1.官方解释

查看https://github.com/ultralytics/yolov5/wiki/Train-Custom-Data，里面有这样一句话。

For training command outputs and further details please see the training section of Google Colab Notebook.

打开这个notebook（需要点手段，你们懂的）。
总结一下，这个notebook中有关train 的信息。

actual training is much longer, around 300-1000 epochs, depending on your dataset
--cfg选择model文件（models/yolo5s.yaml）
--data选择datase文件(data/coco128.yaml)
--weights指定初始权重文件（随机初始化--weights ''）
All training results are saved to runs/exp0 for the first experiment, then runs/exp1, runs/exp2 etc. for subsequent experiments.(实验发现到10就停下了，之后不断更新exp10)
可选tensorboard（还不会用。。。）
A Mosaic Dataloader is used for training
View test_batch0_gt.jpg to see test batch 0 ground truth labels.
View test_batch0_pred.jpg to see test batch 0 predictions.
Training losses and performance metrics are saved to Tensorboard and also to a runs/exp0/results.txt logfile. results.txt is plotted as results.png after training completes.

然后就没了。。。。。显然对咱深入理解没啥帮助，也就勉强一用。

2.源码阅读

传参都在这了。

if __name__ == '__main__':
    check_git_status()
    parser = argparse.ArgumentParser()
    parser.add_argument('--cfg', type=str, default='models/yolov5s.yaml', help='model.yaml path')
    parser.add_argument('--data', type=str, default='data/coco128.yaml', help='data.yaml path')

原始记录
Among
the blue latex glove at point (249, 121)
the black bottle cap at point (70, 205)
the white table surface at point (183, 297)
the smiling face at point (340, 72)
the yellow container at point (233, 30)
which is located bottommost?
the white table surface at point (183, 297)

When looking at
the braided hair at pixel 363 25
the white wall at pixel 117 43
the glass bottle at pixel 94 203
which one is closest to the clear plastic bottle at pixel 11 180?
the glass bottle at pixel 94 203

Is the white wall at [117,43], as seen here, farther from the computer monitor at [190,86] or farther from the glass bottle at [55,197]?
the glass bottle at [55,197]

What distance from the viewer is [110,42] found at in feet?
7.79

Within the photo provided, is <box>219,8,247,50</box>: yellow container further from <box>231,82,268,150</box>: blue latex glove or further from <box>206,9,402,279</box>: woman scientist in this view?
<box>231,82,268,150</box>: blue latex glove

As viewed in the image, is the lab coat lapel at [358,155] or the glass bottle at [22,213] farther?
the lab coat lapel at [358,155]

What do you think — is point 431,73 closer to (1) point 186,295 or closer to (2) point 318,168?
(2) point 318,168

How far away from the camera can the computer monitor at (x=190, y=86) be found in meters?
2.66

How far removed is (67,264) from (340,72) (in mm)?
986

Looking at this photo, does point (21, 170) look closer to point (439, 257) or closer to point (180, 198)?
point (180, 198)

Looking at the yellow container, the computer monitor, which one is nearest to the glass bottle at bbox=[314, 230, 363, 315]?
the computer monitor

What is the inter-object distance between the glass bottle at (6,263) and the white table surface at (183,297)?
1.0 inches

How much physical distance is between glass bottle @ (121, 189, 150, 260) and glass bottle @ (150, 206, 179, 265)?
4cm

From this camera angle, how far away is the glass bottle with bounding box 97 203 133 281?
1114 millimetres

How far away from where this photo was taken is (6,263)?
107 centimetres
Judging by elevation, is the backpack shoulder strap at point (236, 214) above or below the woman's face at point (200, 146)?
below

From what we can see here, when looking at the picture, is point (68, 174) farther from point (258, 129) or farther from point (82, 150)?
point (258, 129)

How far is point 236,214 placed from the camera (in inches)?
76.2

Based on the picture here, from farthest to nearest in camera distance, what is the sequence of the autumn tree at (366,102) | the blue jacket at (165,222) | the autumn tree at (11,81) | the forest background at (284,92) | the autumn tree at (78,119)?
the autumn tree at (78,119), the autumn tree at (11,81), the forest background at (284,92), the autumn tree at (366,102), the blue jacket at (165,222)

▸ **待办任务**:
A: 根据关于YOLOv5训练的文本片段，判断下列三项说法是否与之相符，每项回答“是”或“否”，并原样引用起决定作用的原文：(i) 实际训练大约需要300到1000个epoch；(ii) 随机初始化权重时，把--weights设为''；(iii) 作者实验发现，结果目录的编号会一直增加，超过exp10。
B: 从最后一行之后续写这段关于YOLOv5训练的文本片段。
这些数据是单独的一份材料。

▸ **最终答案**:
A:
(i) 是。“actual training is much longer, around 300-1000 epochs, depending on your dataset”
(ii) 是。“随机初始化--weights ''”
(iii) 否。“实验发现到10就停下了，之后不断更新exp10”

B:
    parser.add_argument('--hyp', type=str, default='', help='hyp.yaml path (optional)')
    parser.add_argument('--epochs', type=int, default=300)
    parser.add_argument('--batch-size', type=int, default=16)
    parser.add_argument('--img-size', nargs='+', type=int, default=[640, 640], help='train,test sizes')
    parser.add_argument('--rect', action='store_true', help='rectangular training')
    parser.add_argument('--resume', nargs='?', const='get_last', default=False,
                        help='resume from given path/to/last.pt, or most recent run if blank.')
    parser.add_argument('--nosave', action='store_true', help='only save final checkpoint')
    parser.add_argument('--notest', action='store_true', help='only test final epoch')
    parser.add_argument('--noautoanchor', action='store_true', help='disable autoanchor check')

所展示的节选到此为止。